The alpha level is 0.001. The critical value of Z at the significance level is ±3.090232.

#R code

n1 <- 17411

n2 <- 17511

x1 <- 8

x2 <- 162

p1 <- x1 / n1

p1 = 0.000459

p2 <- x2 / n2

p2 = 0.00925

z <- (p1 - p2) / sqrt((p1*(1-p1)/n1) + (p2*(1-p2)/n2))

z

z = -11.85702

(b) Efficacy Calculation: The efficacy of the vaccine is defined as the proportion of patients in the placebo group who contracted COVID-19 divided by the total number of patients who contracted COVID-19.

Efficacy = 162/170 = 95.29%

5: Comparative Analysis of Heart Medications

Problem Description

Researchers compare the effectiveness of two heart medications, clopidogrel and ticagrelor, in preventing heart attacks or strokes. A total of 13,408 patients participated, with 6,676 receiving clopidogrel and 6,732 receiving ticagrelor. The number of patients suffering a heart attack or stroke is recorded for both groups.

(a) Hypothesis Testing: A two-sample proportion Z test is utilized to compare the occurrence of heart attacks or strokes between the two medication groups. The null hypothesis (H0) assumes no difference, while the alternative hypothesis (H1) suggests a lower proportion for ticagrelor. The test is conducted at a 1% significance level.

6: Astrological Signs and Driving Accidents

Problem Description

In a survey conducted by an insurance company, 100 participants were asked to disclose their astrological signs and the number of accidents they experienced as drivers since obtaining their licenses. The data is categorized by astrological sign.

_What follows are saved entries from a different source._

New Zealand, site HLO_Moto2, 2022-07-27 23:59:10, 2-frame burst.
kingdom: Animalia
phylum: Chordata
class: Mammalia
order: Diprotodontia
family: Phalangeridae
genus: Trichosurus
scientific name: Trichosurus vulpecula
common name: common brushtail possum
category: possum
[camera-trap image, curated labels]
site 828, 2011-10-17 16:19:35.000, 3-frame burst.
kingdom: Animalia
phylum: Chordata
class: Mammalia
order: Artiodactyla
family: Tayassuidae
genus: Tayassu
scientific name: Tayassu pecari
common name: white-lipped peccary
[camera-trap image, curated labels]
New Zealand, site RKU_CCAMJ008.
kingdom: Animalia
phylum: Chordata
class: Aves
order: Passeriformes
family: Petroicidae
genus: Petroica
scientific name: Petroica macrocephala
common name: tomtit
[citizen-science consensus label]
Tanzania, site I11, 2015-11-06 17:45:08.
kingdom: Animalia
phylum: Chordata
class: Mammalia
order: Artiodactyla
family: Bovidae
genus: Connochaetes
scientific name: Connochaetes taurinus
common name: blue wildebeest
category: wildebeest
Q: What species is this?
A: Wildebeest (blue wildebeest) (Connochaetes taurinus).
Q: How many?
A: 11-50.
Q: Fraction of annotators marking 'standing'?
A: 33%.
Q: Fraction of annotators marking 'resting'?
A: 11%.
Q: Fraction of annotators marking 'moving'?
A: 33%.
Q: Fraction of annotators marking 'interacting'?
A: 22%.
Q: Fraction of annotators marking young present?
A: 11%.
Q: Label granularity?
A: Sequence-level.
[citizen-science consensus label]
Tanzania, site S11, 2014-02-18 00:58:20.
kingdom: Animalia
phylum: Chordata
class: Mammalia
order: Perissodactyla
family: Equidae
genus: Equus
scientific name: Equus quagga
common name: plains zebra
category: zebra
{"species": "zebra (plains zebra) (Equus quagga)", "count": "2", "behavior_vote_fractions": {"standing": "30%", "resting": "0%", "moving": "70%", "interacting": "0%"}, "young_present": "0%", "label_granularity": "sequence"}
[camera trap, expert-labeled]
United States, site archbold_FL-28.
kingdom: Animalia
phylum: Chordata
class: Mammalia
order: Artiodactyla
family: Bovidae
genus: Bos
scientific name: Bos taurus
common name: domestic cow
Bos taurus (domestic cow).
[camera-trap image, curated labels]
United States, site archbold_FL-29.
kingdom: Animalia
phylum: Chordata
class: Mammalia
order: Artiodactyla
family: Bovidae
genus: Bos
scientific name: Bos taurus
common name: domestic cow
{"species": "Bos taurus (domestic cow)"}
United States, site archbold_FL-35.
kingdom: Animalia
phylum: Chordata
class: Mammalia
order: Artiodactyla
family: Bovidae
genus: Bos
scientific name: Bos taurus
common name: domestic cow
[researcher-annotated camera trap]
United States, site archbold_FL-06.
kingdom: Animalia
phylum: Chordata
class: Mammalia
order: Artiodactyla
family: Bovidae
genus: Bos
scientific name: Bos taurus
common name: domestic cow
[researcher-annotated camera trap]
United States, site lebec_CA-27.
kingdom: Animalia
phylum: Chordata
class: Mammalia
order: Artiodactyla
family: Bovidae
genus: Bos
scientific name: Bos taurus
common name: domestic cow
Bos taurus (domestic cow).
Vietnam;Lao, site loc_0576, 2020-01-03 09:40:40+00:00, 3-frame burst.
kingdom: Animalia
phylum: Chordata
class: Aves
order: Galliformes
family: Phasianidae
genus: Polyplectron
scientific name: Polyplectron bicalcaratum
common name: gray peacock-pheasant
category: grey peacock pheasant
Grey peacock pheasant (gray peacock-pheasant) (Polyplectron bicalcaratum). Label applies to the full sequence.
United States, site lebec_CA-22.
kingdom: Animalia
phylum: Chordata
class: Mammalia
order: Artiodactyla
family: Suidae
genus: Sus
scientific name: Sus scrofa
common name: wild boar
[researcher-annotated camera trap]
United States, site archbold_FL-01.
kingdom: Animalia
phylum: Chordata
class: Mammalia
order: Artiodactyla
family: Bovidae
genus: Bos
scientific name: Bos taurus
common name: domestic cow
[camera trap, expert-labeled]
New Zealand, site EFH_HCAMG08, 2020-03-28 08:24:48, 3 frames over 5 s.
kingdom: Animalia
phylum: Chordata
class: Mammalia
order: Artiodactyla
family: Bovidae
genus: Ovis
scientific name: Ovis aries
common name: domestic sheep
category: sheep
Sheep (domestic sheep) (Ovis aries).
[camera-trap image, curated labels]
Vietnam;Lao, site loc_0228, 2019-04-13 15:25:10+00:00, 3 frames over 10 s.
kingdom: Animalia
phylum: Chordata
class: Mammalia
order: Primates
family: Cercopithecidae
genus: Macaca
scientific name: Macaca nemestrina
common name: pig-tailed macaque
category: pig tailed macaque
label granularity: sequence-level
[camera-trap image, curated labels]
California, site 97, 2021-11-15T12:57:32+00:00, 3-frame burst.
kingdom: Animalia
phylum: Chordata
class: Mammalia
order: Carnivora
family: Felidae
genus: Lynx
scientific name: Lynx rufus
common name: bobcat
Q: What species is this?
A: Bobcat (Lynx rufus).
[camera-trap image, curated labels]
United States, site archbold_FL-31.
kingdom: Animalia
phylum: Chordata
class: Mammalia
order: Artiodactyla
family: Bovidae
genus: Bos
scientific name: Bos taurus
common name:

Astrological Sign Number of Accidents
Aries 1, 1, 0, 1, 0, 0, 3, 1
Taurus 0, 0, 0, 0, 2, 1, 0, 3, 2
Gemini 0, 0, 1, 1, 0, 1, 0
Cancer 0, 0, 0, 2, 0, 0, 0, 3, 0, 0, 0
Leo 1, 0, 1, 1
Virgo 1, 0, 2, 1, 0, 0, 0, 1, 0, 0, 1
Libra 1, 2, 0, 0, 0, 2, 3, 2, 0, 1
Scorpio 0, 0, 2, 1, 2, 1, 1, 1
Sagittarius 1, 4, 0, 0, 1
Capricorn 0, 2, 0, 0, 0, 2, 0, 2
Aquarius 0, 2, 1, 0, 2, 2, 0, 0, 1, 0, 1, 0, 1, 0
Pisces 1, 1, 0, 3, 0

Table 3: First-hand accident experiences and the victims’ astrological signs

(a) ANOVA Test: A one-way ANOVA test is used to determine if a person's astrological sign has a statistically significant impact on the number of accidents. The null hypothesis assumes that the average number of accidents is the same for all astrological signs, while the alternative hypothesis suggests at least one sign differs. The analysis is conducted at a 5% significance level.

R-Code:

Aquarius Aries Cancer Capricorn Gemini Leo
0.714286 0.875 0.454546 0.75 0.428571 0.75
Libra Pisces Sagittarius Scorpio Taurus Virgo
1.1 1 1.2 1 0.888889 0.545455

Conclusion:

The ANOVA results determine whether astrological signs significantly impact the number of accidents. The average values for each sign are examined for any statistically significant differences.